Dal nostro inviato SILVIO GRASSELLI
Brutte figure (italiane) a Venezia, parte seconda. Dalla televisione al cinema, per l’ennesima volta, senza che si riesca a evitare il deperimento della forma durante il passaggio tra i due. Da una decina d’anni La7 ospita uno dei pochi veri programmi televisivi superstiti dedicati al cinema (meglio specificare: uno dei pochi, sulla televisione generalista in chiaro), “La valigia dei sogni”: l’idea alla base – non particolarmente originale – è di recuperare sul piccolo schermo pezzi di cinema, soprattutto italiano, sempre meno frequentati, allegando alla messa in onda del film una piccola guida, un vademecum crono-geografico, una ricognizione nei luoghi dei vari set sull’onda del giochetto “com’era/com’è”. Grazioso, utile, non imbecille. Dagli stessi ideatori del programma – Alessandro Boschi e Alberto Crespi – è nata poi l’idea di concedere alla loro creatura un po’ d’aria e di spazio. Così i due hanno convocato il gruppo responsabile della trasmissione televisiva – il regista Francesco Matera in testa – e hanno trovato i mezzi per produrre un piccolo lungometraggio documentario scritto come calco cinematografico (?) dell’originale televisivo.

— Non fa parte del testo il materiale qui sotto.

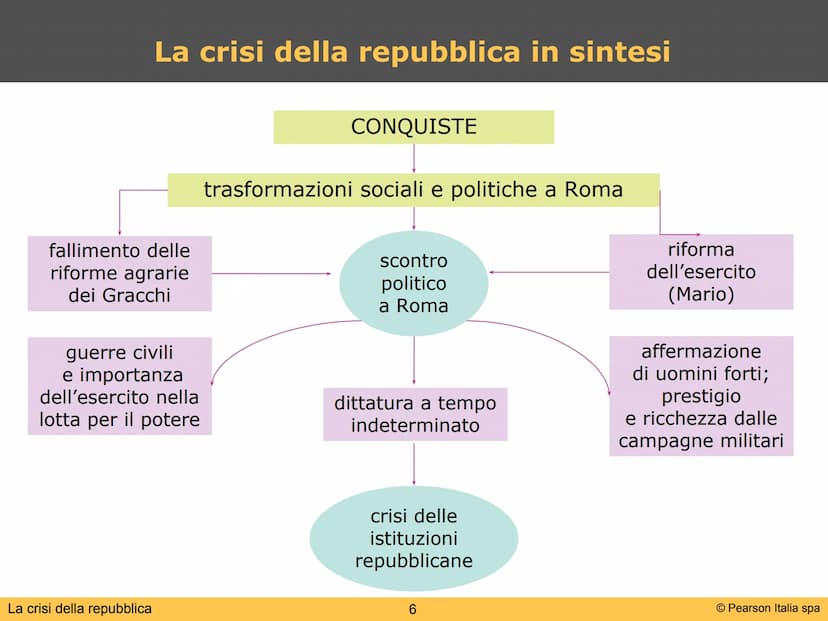 La crisi della repubblica in sintesi

CONQUISTE

trasformazioni sociali e politiche a Roma

fallimento delle riforme agrarie dei Gracchi

scontro politico a Roma

riforma dell'esercito (Mario)

guerre civili e importanza dell'esercito nella lotta per il potere

dittatura a tempo indeterminato

affermazione di uomini forti; prestigio e ricchezza dalle campagne militari

crisi delle istituzioni repubblicane

La crisi della repubblica

6

© Pearson Italia spa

Per un’ora e mezza circa Alberto Crespi insieme alla giovane fotografa Angelina Chavez – pleonasmo fatto carne – si spostano per Roma, apparentemente senza un criterio, incontrano registi e professionisti testimoni di alcune delle più celebri avventure di celluloide avvenute sul suolo capitolino, si dividono tra perlustrazioni e interviste, dialoghi memoriali e confronti fotografici. Incredibile pensare che dietro un film come questo ci sia stata una scrittura, ancora più incomprensibile il fatto che ogni grazia del modello originale sia stata spazzata via da un’operazione fin troppo evidentemente raffazzonata, tirata via, girata di fretta, montata con gli occhi chiusi e il cervello altrove. Per un “film” che dimostra di non essere altro che una grossolana accozzaglia d’incontri improvvisati, di frammenti raccolti “al volo”, d’immagini disomogenee per gusto registico e qualità fotografiche.
Alla fine si esce dalla sala con una sola domanda in testa: perché questo inutile scempio quando, per una volta, si poteva recuperare al cinema una buona idea televisiva?